== Data listing ==
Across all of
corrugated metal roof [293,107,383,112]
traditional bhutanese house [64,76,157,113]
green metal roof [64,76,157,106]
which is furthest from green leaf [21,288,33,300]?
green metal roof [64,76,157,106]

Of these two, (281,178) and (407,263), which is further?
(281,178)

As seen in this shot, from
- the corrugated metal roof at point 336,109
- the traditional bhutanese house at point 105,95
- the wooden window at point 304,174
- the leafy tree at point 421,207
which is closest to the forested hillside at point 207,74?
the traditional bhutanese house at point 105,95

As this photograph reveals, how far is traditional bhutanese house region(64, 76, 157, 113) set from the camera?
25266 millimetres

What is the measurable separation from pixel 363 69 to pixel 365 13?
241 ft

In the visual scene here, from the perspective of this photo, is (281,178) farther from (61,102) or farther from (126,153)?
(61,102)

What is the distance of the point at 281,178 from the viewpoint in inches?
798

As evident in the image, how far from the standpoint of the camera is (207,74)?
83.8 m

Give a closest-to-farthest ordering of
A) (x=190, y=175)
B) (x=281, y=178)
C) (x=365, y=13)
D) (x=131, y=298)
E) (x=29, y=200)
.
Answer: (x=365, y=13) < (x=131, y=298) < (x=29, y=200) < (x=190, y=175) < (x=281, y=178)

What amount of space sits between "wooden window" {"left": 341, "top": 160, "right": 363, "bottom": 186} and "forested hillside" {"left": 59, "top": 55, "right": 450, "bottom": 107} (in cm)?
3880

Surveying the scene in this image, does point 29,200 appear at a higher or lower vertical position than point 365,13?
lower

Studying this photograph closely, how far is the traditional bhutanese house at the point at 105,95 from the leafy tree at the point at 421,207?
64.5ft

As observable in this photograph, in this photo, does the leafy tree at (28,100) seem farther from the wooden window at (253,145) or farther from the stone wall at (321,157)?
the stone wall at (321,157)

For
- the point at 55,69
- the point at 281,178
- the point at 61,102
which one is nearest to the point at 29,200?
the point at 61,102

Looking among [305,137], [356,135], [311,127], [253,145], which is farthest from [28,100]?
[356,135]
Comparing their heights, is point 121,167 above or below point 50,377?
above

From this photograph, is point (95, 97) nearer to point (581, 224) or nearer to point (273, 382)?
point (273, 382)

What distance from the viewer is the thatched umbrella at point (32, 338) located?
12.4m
===
**Given problem**. Lay out every line of the records above as a Markdown table with two columns, "No." for a running count and "Text" for the line itself. Leave out the blank lines.

**Solved problem**.
| No. | Text |
|---|---|
| 1 | Across all of |
| 2 | corrugated metal roof [293,107,383,112] |
| 3 | traditional bhutanese house [64,76,157,113] |
| 4 | green metal roof [64,76,157,106] |
| 5 | which is furthest from green leaf [21,288,33,300]? |
| 6 | green metal roof [64,76,157,106] |
| 7 | Of these two, (281,178) and (407,263), which is further? |
| 8 | (281,178) |
| 9 | As seen in this shot, from |
| 10 | - the corrugated metal roof at point 336,109 |
| 11 | - the traditional bhutanese house at point 105,95 |
| 12 | - the wooden window at point 304,174 |
| 13 | - the leafy tree at point 421,207 |
| 14 | which is closest to the forested hillside at point 207,74? |
| 15 | the traditional bhutanese house at point 105,95 |
| 16 | As this photograph reveals, how far is traditional bhutanese house region(64, 76, 157, 113) set from the camera? |
| 17 | 25266 millimetres |
| 18 | What is the measurable separation from pixel 363 69 to pixel 365 13? |
| 19 | 241 ft |
| 20 | In the visual scene here, from the perspective of this photo, is (281,178) farther from (61,102) or farther from (126,153)? |
| 21 | (61,102) |
| 22 | What is the distance of the point at 281,178 from the viewpoint in inches? |
| 23 | 798 |
| 24 | As evident in the image, how far from the standpoint of the camera is (207,74)? |
| 25 | 83.8 m |
| 26 | Give a closest-to-farthest ordering of |
| 27 | A) (x=190, y=175) |
| 28 | B) (x=281, y=178) |
| 29 | C) (x=365, y=13) |
| 30 | D) (x=131, y=298) |
| 31 | E) (x=29, y=200) |
| 32 | . |
| 33 | Answer: (x=365, y=13) < (x=131, y=298) < (x=29, y=200) < (x=190, y=175) < (x=281, y=178) |
| 34 | What amount of space sits between "wooden window" {"left": 341, "top": 160, "right": 363, "bottom": 186} and "forested hillside" {"left": 59, "top": 55, "right": 450, "bottom": 107} (in cm)? |
| 35 | 3880 |
| 36 | Surveying the scene in this image, does point 29,200 appear at a higher or lower vertical position than point 365,13? |
| 37 | lower |
| 38 | Studying this photograph closely, how far is the traditional bhutanese house at the point at 105,95 from the leafy tree at the point at 421,207? |
| 39 | 64.5ft |
| 40 | As observable in this photograph, in this photo, does the leafy tree at (28,100) seem farther from the wooden window at (253,145) or farther from the stone wall at (321,157)? |
| 41 | the stone wall at (321,157) |
| 42 | For |
| 43 | - the point at 55,69 |
| 44 | - the point at 281,178 |
| 45 | - the point at 61,102 |
| 46 | which one is nearest to the point at 29,200? |
| 47 | the point at 61,102 |
| 48 | Looking among [305,137], [356,135], [311,127], [253,145], which is farthest from [28,100]? |
| 49 | [356,135] |
| 50 | Comparing their heights, is point 121,167 above or below point 50,377? |
| 51 | above |
| 52 | From this photograph, is point (95, 97) nearer to point (581, 224) or nearer to point (273, 382)? |
| 53 | point (273, 382) |
| 54 | What distance from the viewer is the thatched umbrella at point (32, 338) located? |
| 55 | 12.4m |